Il y a même un troisième mais, c’est celui des conséquences d’une mauvaise appréciation des réalités. On prend de mauvaises décisions, on entreprend des actions contre-productives, et au final on ne rend service à personne quand on pense être très bien informé alors qu’on ne l’est pas.
Dans cet article je vous propose de laisser de côté les caricatures — caricatures pour lesquelles j’ai le plus grand respect— pour nous concentrer sur un certain nombre d’affirmations qui, elles, ne sont pas présentées comme des caricatures mais comme des faits. Je remercie Chèvre Pensante pour son aide dans la préparation de cet article, et surtout Bunker D, qui a quasiment co-écrit ce fact-checking.
« 45% de nos aliments contiennent des taux toxiques de pesticides. »
Ce chiffre vient d’un rapport de l’EFSA (European Food Safety Authority) qui a trouvé des résidus de pesticides quantifiables dans 45% des échantillons. Cela ne veut absolument pas dire que ces taux sont toxiques.
La réalité des résultats, c’est que 1,5% des échantillons testés contiennent des résidus en quantités supérieures aux limites légales avec une marge suffisante pour éviter les imprécisions de mesure (comme pour les dépassements de vitesse), déclenchant alors des sanctions juridiques ou administratives. À cela, il faut ajouter que les limites légales incluent d’énormes marges de sécurité pour la santé.
La publication de cette étude se termine sur : « L’Autorité a conclu qu’il était improbable que la présence de résidus de pesticides dans les aliments ait un effet à long terme sur la santé des consommateurs. En ce qui concerne l’exposition à court terme, le risque pour les citoyens européens d’être exposés à des concentrations nocives de résidus par le biais de leur alimentation a été considéré comme faible. » (avec toujours la marge scientifique qui fait parler de probabilités, non de certitudes).
Enfin, le titre de la publication de l’EFSA est on ne peut plus clair : « Plus de 97 % des aliments contiennent des résidus de pesticides dans les limites légales », et sa simple lecture aurait permis au vidéaste de ne pas se tromper.
Les spectateurs de la vidéo ont reçue une information fausse.
« On classe les pesticides en 3 catégories : herbicides, fongicides, insecticides »
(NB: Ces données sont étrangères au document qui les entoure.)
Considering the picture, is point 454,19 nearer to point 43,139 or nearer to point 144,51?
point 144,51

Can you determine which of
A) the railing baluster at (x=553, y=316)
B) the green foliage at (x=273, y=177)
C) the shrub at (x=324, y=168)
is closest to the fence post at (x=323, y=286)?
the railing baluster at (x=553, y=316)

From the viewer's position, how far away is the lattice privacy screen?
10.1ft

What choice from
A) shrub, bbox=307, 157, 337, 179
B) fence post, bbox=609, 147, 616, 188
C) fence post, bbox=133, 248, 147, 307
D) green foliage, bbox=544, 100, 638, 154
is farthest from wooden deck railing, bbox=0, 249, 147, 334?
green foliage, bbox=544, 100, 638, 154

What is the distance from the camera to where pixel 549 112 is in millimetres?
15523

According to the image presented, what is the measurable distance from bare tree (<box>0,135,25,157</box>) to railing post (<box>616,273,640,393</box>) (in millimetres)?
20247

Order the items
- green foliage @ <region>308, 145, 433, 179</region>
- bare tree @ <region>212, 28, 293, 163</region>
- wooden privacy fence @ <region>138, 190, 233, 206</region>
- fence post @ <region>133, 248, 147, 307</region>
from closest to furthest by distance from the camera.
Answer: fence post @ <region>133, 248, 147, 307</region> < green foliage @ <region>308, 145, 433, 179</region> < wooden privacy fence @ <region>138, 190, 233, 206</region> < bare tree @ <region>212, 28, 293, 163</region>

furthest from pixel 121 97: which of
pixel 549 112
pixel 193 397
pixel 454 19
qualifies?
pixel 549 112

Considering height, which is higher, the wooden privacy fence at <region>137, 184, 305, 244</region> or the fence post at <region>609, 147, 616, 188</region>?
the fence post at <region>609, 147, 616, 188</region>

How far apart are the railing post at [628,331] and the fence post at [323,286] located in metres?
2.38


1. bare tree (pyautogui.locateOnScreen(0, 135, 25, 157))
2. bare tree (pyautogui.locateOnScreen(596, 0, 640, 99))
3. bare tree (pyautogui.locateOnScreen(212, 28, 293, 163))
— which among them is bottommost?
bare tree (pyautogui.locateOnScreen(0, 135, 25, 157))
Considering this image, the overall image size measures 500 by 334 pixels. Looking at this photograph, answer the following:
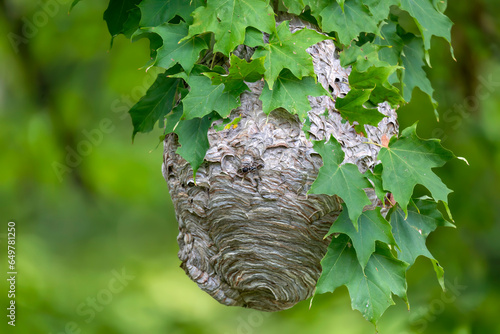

C’est oublier les bactéricides, les virucides, les parasiticides. Et s’il est vrai que « …cide = tuer », rappelons que ces produits n’affectent pas tous les organismes de la même manière (l’avocat est très toxique pour le chat… un félicide donc). Par exemple, le glyphosate agit sur la photosynthèse en inhibant l’enzyme EPSPS indispensable pour alimenter les voies de biosynthèse des acides aminés aromatiques Phe, Tyr et Trp, chez les plantes et les bactéries. Ceux d’entre nous qui ne sont pas des bactéries ou qui ne font pas de photosynthèse n’ont pas tant à craindre cette molécule.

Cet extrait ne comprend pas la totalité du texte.